Alors j'ai sommé le directeur d'embaucher, pour quelques temps, une nouvelle personne. S'il m'a dit non à plusieurs reprises, la tête de mule que je suis a continué de quémander de l'aide, mais cette fois-ci, tous les jours. Ouais, je suis du genre tenace et provocateur. Si on me dit non à ma première demande, alors je recommence deux fois plus intensément.

Surtout que je n'apprécie pas notre cher gestionnaire, si je peux l'emmerder un peu, voire beaucoup, je fonce, sans me poser la moindre question. Après tout, s'il veut me virer, grand bien lui fasse, il devra embaucher deux nouveaux infirmiers. Quand on y réfléchit bien, c'est moi qui ai les cartes en mains, s'il s'étouffe en imaginant l'embauche d'un nouveau, qu'en sera-t-il avec deux ?

Je souris à cette pensée, puis me reprends dès que mes yeux se posent sur le dos de la nouvelle, en face de moi. Et dire que c'est moi qui ai proposé sa candidature... Quel crétin !

Je suis tombé par hasard sur son C.V. et sa lettre de motivation un matin, présentant des expériences assez fournies dans le monde médical, un diplôme et un concours obtenus sans difficulté.

Ça tombait à pic. Je suis donc allé voir l'un des rares hommes de cet hôpital qui m'exaspère, rien qu'en ouvrant la bouche, et je l'ai convaincu de faire un essai.

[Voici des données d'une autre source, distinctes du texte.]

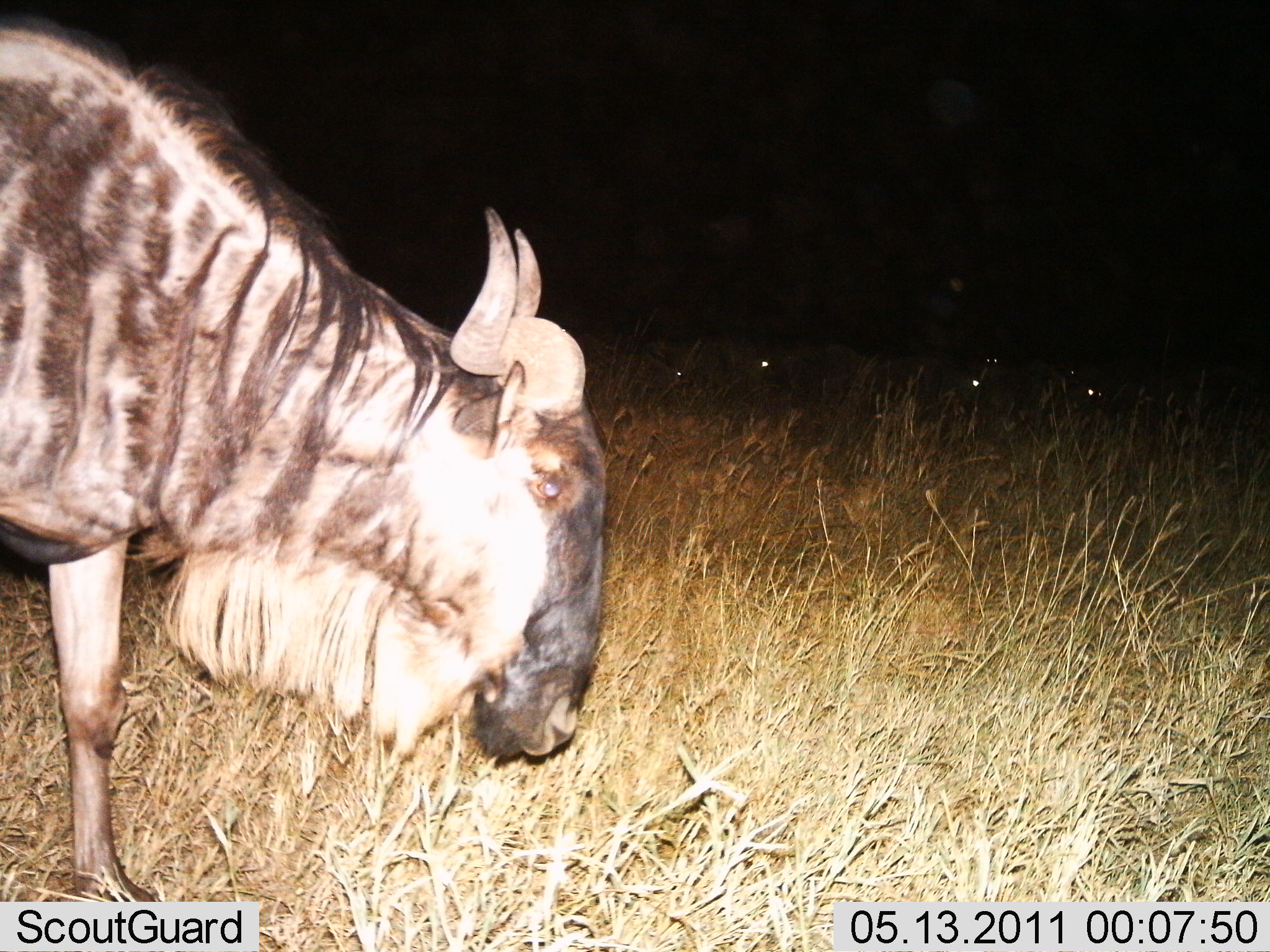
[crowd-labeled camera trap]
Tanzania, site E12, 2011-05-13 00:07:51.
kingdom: Animalia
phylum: Chordata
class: Mammalia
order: Artiodactyla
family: Bovidae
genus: Connochaetes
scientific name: Connochaetes taurinus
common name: blue wildebeest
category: wildebeest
Wildebeest (blue wildebeest) (Connochaetes taurinus), count 1. Behavior (volunteer vote fractions): standing 73%, resting 0%, moving 18%, interacting 0%. Young present (vote fraction): 0%. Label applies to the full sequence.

Ça ne m'a pris que trois minutes... à ma vingt-deuxième demande en l'espace de dix jours.

Selon moi, c'était le moment idéal pour tester une nouvelle approche. On évite la réorganisation de tout l'hôpital en cette période estivale déjà compliquée et elle se frotte à ce monde obscur pour en connaître tous les secrets. Gagnant-gagnant !

Mais à mesure que son intégration arrivait, j'ai pris conscience de la connerie que j'avais faite. Former une nouvelle personne, redoubler de vigilance, ne pas la lâcher une seconde... Putain, comme si ce job n'était pas assez compliqué !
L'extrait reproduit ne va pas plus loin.